◆ **WORK REQUEST**: Repeat all of the records word for word, but skip any picture.

=== TASK MATERIAL ===

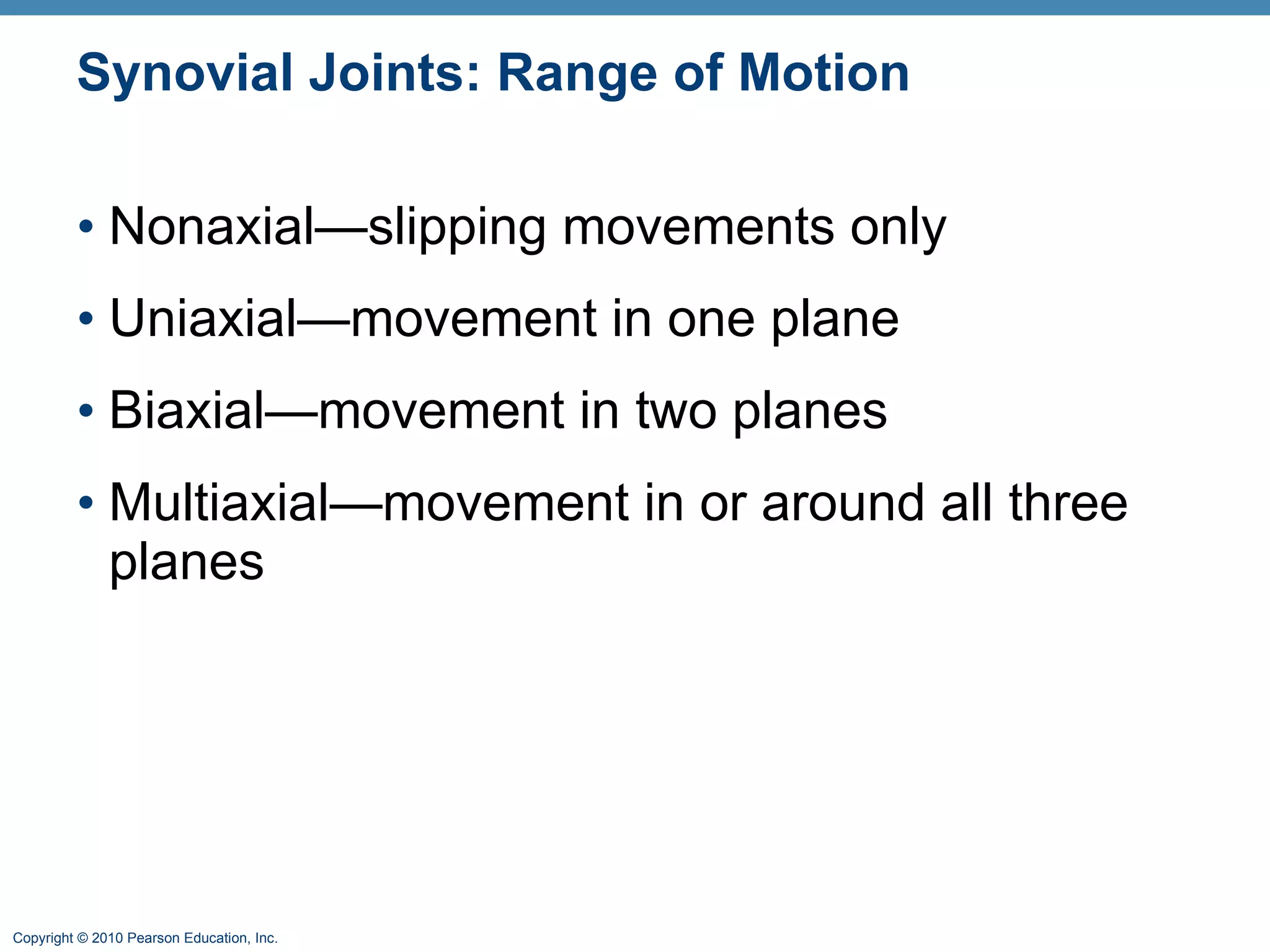 Synovial Joints: Range of Motion

• Nonaxial—slipping movements only

• Uniaxial—movement in one plane

• Biaxial—movement in two planes

• Multiaxial—movement in or around all three planes

Copyright © 2010 Pearson Education, Inc.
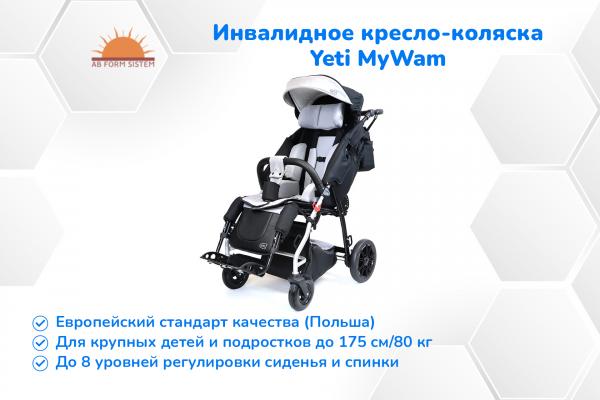 AB FORM SISTEM

Инвалидное кресло-коляска
Yeti MyWam

Европейский стандарт качества (Польша)
Для крупных детей и подростков до 175 см/80 кг
До 8 уровней регулировки сиденья и спинки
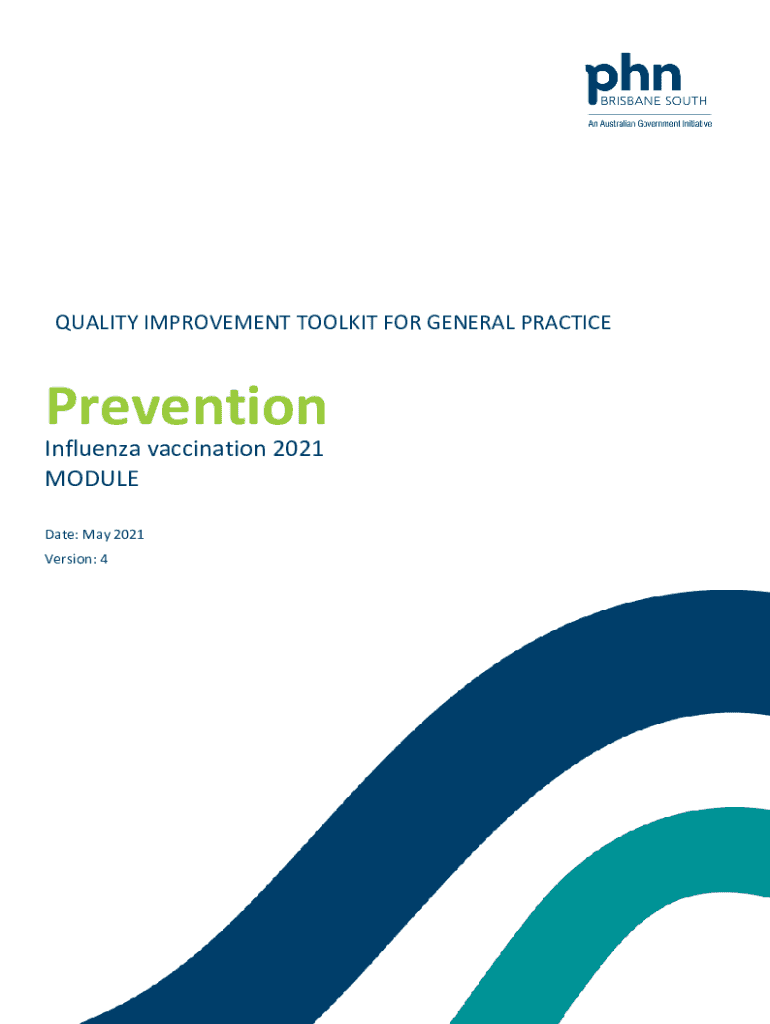 phn
BRISBANE SOUTH
An Australian Government Initiative

QUALITY IMPROVEMENT TOOLKIT FOR GENERAL PRACTICE

Prevention

Influenza vaccination 2021
MODULE

Date: May 2021
Version: 4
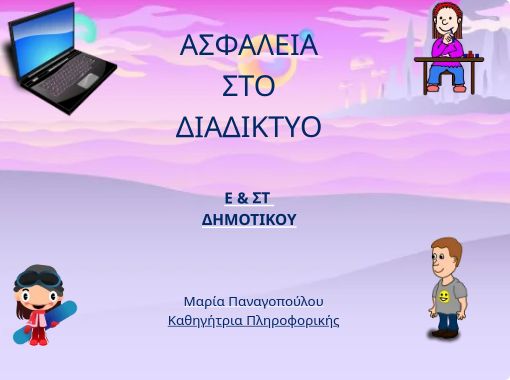 ΑΣΦΑΛΕΙΑ
ΣΤΟ
ΔΙΑΔΙΚΤΥΟ

Ε & ΣΤ
ΔΗΜΟΤΙΚΟΥ

Μαρία Παναγοπούλου
Καθηγήτρια Πληροφορικής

===

◆ **ANSWER BELOW**:
 Synovial Joints: Range of Motion

• Nonaxial—slipping movements only

• Uniaxial—movement in one plane

• Biaxial—movement in two planes

• Multiaxial—movement in or around all three planes

Copyright © 2010 Pearson Education, Inc.
 AB FORM SISTEM

Инвалидное кресло-коляска
Yeti MyWam

Европейский стандарт качества (Польша)
Для крупных детей и подростков до 175 см/80 кг
До 8 уровней регулировки сиденья и спинки
 phn
BRISBANE SOUTH
An Australian Government Initiative

QUALITY IMPROVEMENT TOOLKIT FOR GENERAL PRACTICE

Prevention

Influenza vaccination 2021
MODULE

Date: May 2021
Version: 4
 ΑΣΦΑΛΕΙΑ
ΣΤΟ
ΔΙΑΔΙΚΤΥΟ

Ε & ΣΤ
ΔΗΜΟΤΙΚΟΥ

Μαρία Παναγοπούλου
Καθηγήτρια Πληροφορικής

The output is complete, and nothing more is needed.